PROBLEM DETAILS:
Strip the pictures and reproduce the rest of the listing exactly.

ENTRIES PROVIDED:
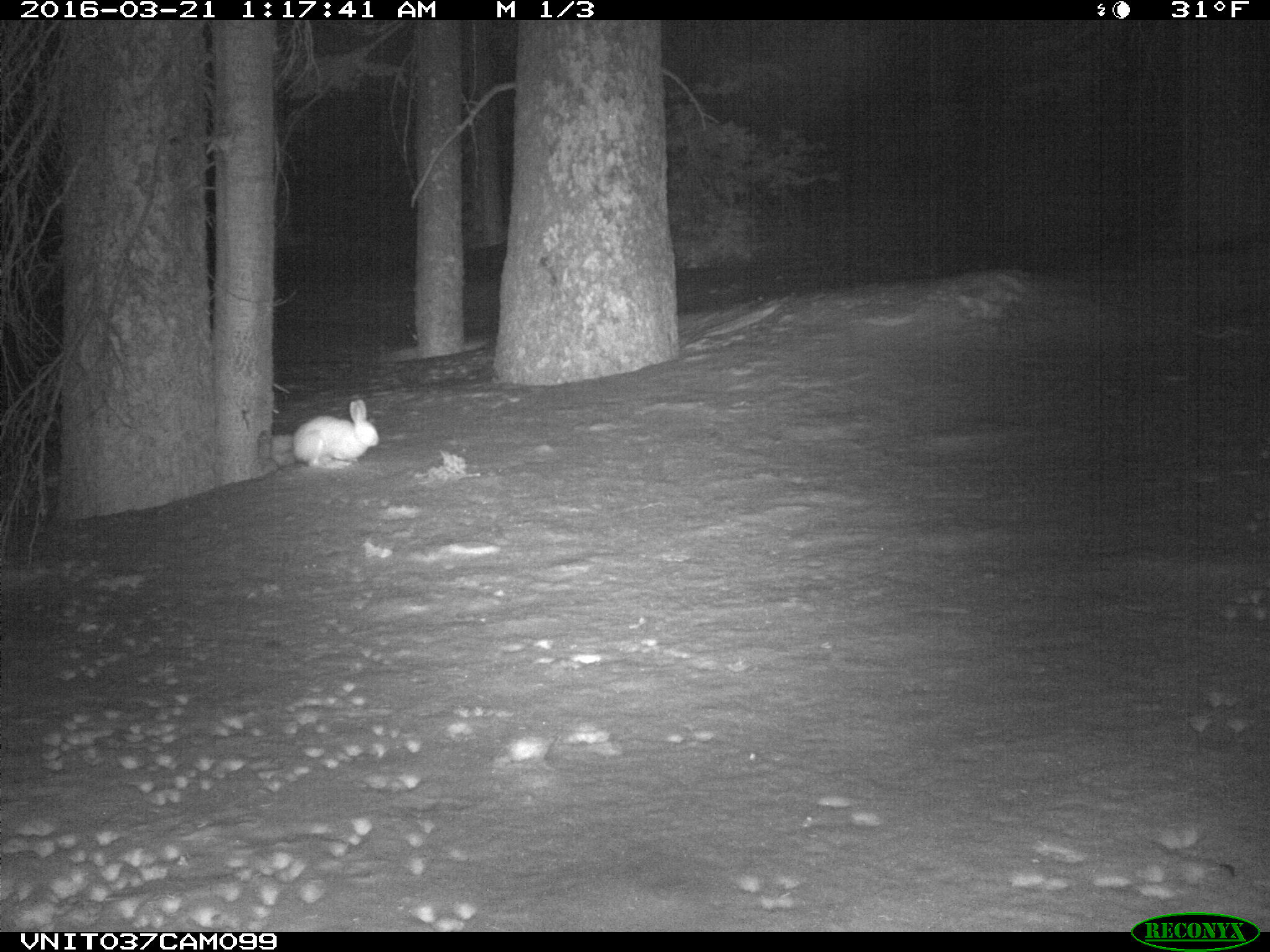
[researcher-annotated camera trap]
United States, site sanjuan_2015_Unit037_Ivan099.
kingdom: Animalia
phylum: Chordata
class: Mammalia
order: Lagomorpha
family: Leporidae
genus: Lepus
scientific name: Lepus americanus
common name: snowshoe hare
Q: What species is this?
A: Lepus americanus (snowshoe hare).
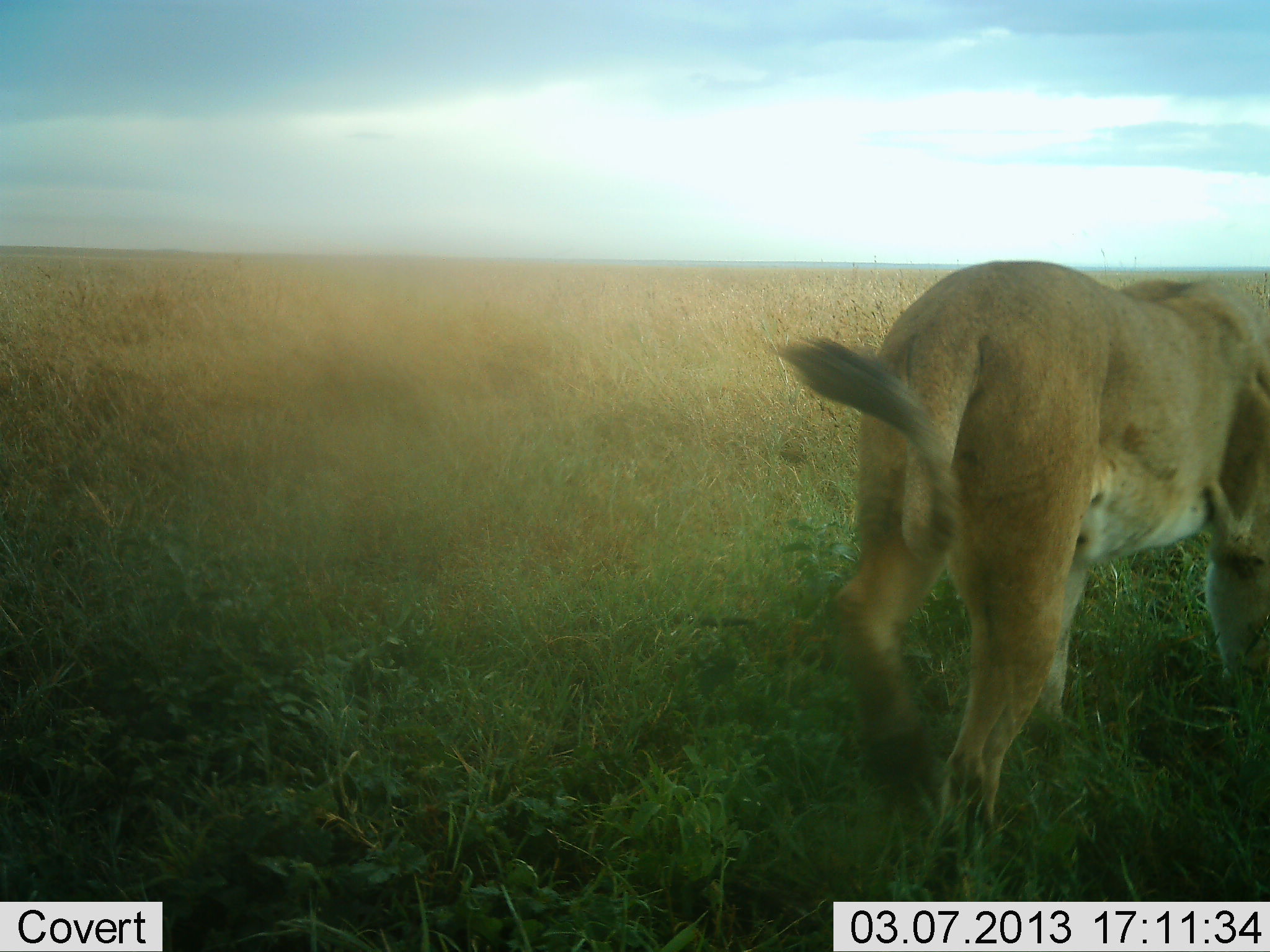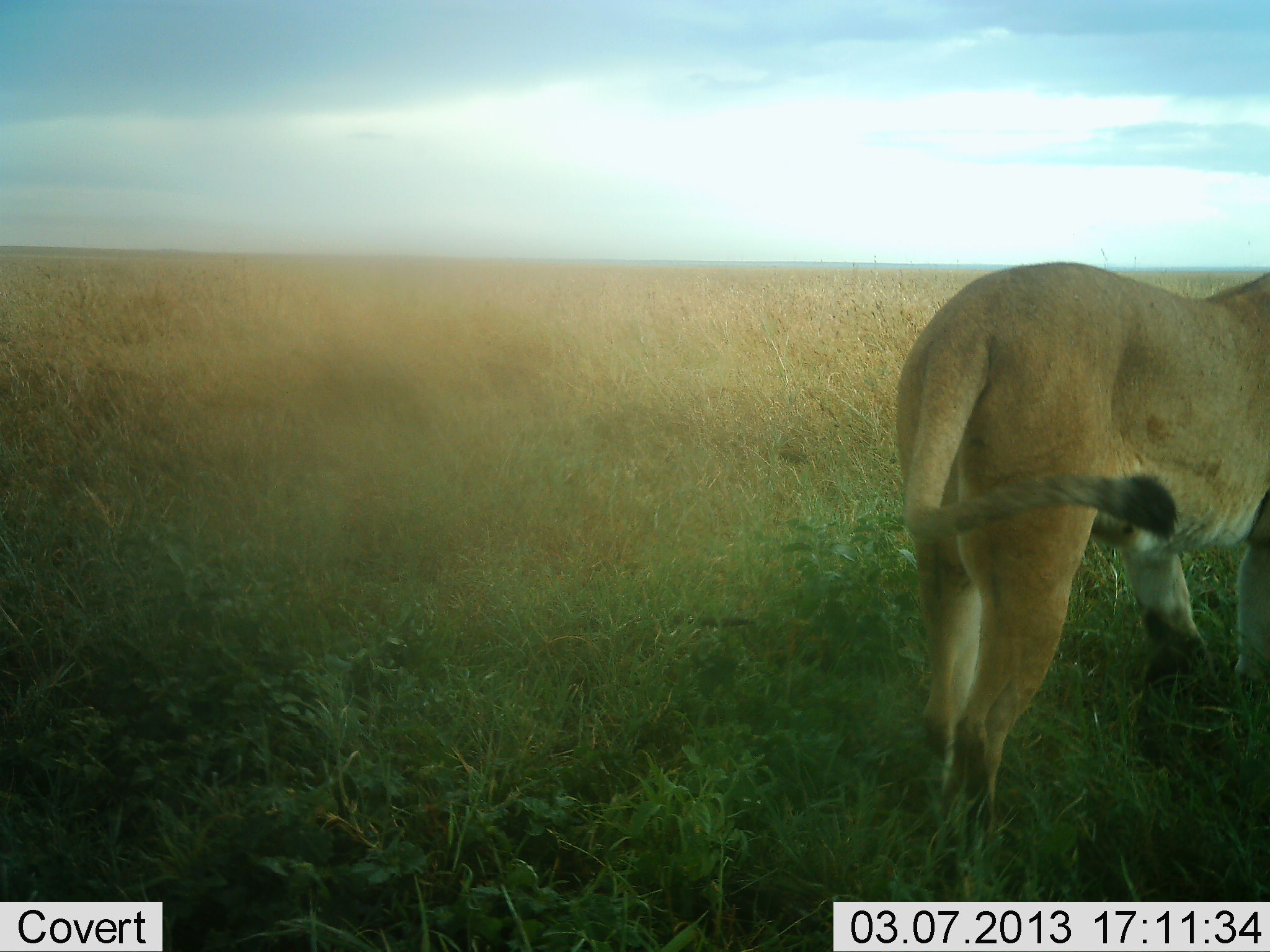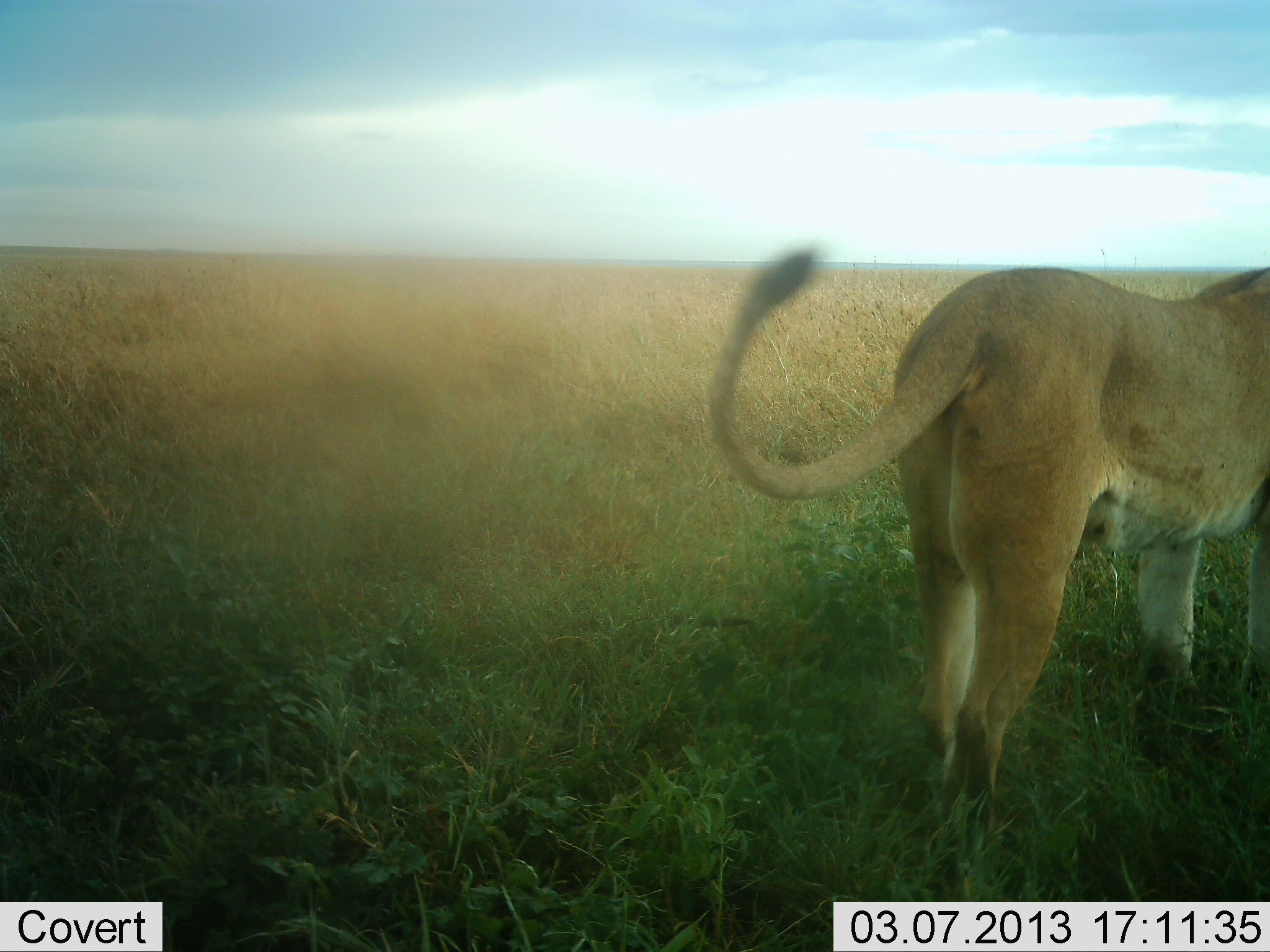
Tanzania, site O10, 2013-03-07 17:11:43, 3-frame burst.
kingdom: Animalia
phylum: Chordata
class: Mammalia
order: Carnivora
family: Felidae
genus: Panthera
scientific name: Panthera leo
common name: lion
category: lionfemale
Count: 1.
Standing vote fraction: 72%.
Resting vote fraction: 0%.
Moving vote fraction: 39%.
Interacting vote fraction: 0%.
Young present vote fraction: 0%.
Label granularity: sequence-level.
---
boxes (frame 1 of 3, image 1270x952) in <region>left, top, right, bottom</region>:
animal: <region>768, 260, 1270, 900</region>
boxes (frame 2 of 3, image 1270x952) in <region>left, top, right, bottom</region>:
animal: <region>890, 259, 1270, 906</region>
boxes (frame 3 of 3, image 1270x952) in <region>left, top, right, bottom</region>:
animal: <region>706, 249, 1270, 894</region>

OUTPUT:
[researcher-annotated camera trap]
United States, site sanjuan_2015_Unit037_Ivan099.
kingdom: Animalia
phylum: Chordata
class: Mammalia
order: Lagomorpha
family: Leporidae
genus: Lepus
scientific name: Lepus americanus
common name: snowshoe hare
Q: What species is this?
A: Lepus americanus (snowshoe hare).
Tanzania, site O10, 2013-03-07 17:11:43, 3-frame burst.
kingdom: Animalia
phylum: Chordata
class: Mammalia
order: Carnivora
family: Felidae
genus: Panthera
scientific name: Panthera leo
common name: lion
category: lionfemale
Count: 1.
Standing vote fraction: 72%.
Resting vote fraction: 0%.
Moving vote fraction: 39%.
Interacting vote fraction: 0%.
Young present vote fraction: 0%.
Label granularity: sequence-level.
---
boxes (frame 1 of 3, image 1270x952) in <region>left, top, right, bottom</region>:
animal: <region>768, 260, 1270, 900</region>
boxes (frame 2 of 3, image 1270x952) in <region>left, top, right, bottom</region>:
animal: <region>890, 259, 1270, 906</region>
boxes (frame 3 of 3, image 1270x952) in <region>left, top, right, bottom</region>:
animal: <region>706, 249, 1270, 894</region>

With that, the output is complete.